What you have to do
Pick out every line in the entries below that contains the word "away", and copy each of those lines.
[BEGIN Provided material]
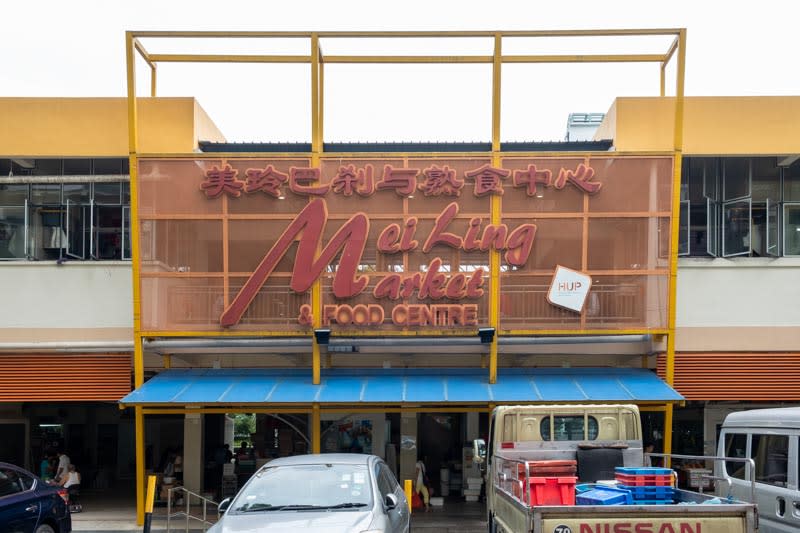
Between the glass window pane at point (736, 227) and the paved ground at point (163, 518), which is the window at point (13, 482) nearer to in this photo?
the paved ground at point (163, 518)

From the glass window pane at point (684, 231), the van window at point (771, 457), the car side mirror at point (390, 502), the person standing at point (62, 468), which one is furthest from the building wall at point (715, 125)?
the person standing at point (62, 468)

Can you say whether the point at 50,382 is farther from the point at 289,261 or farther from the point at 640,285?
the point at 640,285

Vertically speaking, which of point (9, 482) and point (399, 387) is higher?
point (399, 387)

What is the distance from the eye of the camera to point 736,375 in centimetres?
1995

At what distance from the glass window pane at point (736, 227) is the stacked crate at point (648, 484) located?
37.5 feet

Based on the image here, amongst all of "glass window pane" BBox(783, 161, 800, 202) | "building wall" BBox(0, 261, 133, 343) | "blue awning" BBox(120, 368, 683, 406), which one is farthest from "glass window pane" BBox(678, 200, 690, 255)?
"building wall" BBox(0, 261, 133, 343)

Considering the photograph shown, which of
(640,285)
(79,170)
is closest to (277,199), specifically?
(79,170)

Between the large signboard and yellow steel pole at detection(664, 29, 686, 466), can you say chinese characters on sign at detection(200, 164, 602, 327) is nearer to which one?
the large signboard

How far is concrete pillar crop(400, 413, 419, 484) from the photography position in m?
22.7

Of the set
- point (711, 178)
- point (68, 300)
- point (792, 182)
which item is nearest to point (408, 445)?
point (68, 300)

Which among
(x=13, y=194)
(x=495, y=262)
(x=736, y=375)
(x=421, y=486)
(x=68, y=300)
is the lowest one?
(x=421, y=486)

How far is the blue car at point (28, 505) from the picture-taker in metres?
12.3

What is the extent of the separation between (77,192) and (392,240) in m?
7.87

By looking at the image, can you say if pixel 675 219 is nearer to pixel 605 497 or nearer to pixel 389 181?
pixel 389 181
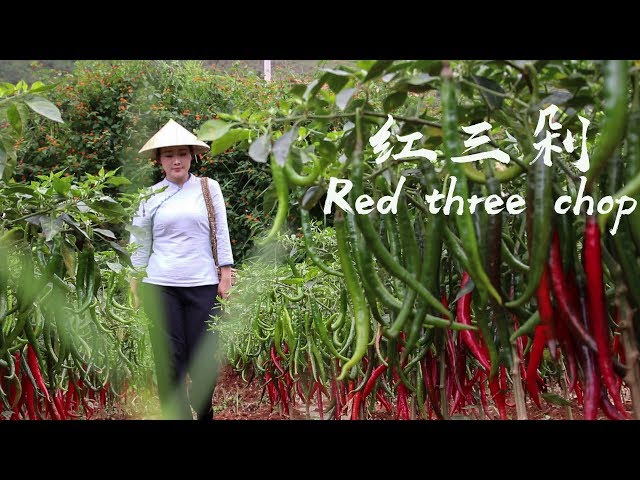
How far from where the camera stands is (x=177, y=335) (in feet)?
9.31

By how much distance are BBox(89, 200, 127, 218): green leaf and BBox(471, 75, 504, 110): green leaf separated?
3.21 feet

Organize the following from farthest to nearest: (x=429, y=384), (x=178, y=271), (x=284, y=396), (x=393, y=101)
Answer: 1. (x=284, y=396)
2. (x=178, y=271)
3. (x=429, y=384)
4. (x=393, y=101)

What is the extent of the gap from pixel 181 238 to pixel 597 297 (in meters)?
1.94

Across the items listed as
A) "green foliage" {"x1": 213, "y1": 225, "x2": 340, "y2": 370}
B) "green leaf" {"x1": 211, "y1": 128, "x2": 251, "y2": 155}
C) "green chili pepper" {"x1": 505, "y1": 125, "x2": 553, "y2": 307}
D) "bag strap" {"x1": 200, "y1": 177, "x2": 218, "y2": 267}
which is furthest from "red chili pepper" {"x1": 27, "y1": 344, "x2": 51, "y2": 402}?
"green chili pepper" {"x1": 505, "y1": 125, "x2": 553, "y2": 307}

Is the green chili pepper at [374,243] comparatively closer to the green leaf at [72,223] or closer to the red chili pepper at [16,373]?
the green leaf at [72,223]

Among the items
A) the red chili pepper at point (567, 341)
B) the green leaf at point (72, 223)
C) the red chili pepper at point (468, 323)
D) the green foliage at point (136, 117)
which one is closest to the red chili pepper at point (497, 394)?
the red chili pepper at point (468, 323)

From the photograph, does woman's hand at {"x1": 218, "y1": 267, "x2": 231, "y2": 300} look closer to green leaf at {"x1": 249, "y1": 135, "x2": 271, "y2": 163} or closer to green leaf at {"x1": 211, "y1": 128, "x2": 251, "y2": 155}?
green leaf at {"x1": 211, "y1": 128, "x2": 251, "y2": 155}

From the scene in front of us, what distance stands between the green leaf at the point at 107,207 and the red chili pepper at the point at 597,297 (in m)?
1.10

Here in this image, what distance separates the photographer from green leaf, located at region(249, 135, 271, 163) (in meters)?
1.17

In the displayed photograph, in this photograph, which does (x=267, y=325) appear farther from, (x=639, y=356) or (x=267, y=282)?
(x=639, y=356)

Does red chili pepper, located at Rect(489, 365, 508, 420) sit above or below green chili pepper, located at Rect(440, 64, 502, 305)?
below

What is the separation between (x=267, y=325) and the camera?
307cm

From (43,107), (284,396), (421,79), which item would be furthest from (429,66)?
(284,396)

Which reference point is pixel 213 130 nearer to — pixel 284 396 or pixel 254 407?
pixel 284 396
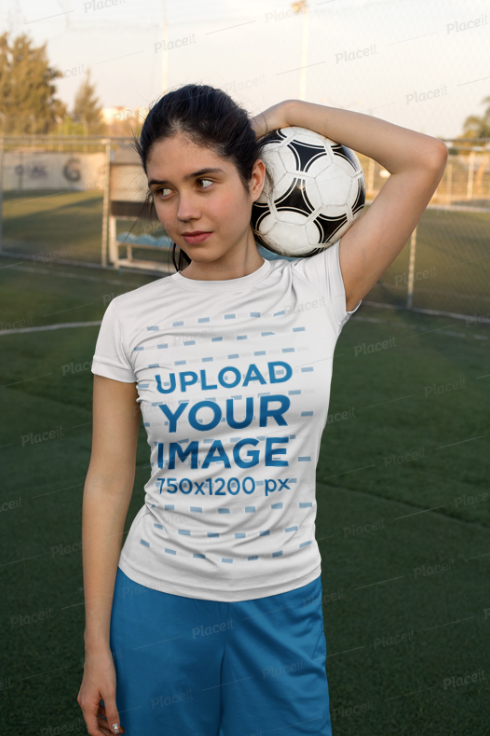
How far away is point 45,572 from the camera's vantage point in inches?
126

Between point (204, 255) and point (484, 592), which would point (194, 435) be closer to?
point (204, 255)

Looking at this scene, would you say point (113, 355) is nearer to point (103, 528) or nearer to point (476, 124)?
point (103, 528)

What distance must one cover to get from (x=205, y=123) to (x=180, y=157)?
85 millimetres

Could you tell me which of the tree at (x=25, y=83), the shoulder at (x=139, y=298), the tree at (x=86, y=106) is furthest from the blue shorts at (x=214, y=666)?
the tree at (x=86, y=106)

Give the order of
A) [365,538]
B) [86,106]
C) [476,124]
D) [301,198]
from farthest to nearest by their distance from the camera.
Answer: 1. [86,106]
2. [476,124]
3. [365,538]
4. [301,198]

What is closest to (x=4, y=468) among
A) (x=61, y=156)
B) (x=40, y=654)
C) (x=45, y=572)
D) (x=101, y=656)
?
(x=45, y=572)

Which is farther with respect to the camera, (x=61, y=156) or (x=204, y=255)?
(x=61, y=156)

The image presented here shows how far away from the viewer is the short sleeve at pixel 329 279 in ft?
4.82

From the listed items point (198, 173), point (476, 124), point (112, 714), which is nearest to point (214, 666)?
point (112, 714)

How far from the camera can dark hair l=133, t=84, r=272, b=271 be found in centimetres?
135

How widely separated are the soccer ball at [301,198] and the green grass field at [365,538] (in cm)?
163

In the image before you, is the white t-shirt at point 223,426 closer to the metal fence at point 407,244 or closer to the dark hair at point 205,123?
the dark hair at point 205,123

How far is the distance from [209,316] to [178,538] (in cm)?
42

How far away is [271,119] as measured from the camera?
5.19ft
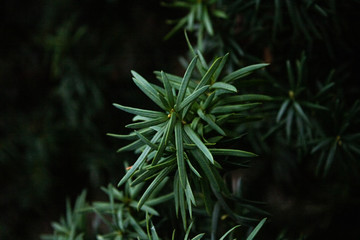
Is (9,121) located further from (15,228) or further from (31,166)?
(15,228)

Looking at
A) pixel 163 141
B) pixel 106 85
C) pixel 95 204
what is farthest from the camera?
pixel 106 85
[END Provided material]
[BEGIN Provided material]
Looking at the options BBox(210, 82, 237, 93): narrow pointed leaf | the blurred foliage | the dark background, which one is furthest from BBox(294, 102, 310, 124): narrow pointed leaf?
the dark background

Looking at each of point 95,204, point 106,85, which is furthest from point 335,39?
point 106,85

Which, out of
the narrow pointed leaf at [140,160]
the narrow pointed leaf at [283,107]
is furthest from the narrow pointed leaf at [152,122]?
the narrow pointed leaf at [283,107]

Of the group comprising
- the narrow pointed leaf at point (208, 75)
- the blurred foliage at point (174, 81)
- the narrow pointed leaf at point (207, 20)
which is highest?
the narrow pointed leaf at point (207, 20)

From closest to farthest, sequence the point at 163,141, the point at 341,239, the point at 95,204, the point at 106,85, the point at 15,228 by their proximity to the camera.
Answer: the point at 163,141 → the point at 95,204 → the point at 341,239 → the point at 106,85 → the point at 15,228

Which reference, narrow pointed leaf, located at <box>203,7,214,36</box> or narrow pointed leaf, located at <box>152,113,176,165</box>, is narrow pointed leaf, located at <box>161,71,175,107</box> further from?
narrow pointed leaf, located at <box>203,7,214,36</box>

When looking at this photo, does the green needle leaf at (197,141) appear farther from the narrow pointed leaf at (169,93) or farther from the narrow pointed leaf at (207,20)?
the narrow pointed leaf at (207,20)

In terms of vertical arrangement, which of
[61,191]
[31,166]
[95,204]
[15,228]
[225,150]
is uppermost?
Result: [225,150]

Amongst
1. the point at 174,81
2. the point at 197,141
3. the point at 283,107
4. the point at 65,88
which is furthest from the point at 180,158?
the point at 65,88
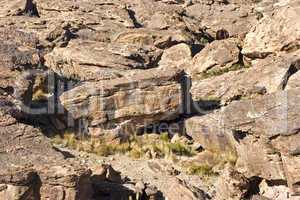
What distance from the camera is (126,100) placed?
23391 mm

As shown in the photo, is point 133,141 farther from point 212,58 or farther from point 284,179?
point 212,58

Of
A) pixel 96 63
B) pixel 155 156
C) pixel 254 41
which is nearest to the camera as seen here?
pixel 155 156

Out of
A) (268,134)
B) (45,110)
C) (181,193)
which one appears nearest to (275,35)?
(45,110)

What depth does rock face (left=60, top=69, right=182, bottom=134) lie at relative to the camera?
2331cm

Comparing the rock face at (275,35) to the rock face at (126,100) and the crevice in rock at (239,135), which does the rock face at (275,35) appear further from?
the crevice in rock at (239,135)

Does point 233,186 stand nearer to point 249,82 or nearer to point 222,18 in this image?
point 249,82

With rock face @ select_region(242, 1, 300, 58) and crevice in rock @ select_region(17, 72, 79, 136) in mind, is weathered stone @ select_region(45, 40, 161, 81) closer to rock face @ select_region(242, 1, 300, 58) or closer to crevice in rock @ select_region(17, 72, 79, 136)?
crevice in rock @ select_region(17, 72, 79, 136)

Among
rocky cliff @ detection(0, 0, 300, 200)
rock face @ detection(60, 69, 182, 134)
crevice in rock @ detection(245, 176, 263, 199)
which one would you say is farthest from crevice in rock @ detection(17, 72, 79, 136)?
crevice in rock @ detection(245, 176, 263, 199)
[END Provided material]
Exercise solution
How far away is point 45,572 from the camera's vantage point in inches?
The image presented here shows how far away from the viewer is the short sleeve at pixel 329 279 in ft?
How far away is [271,119] as measured from the camera?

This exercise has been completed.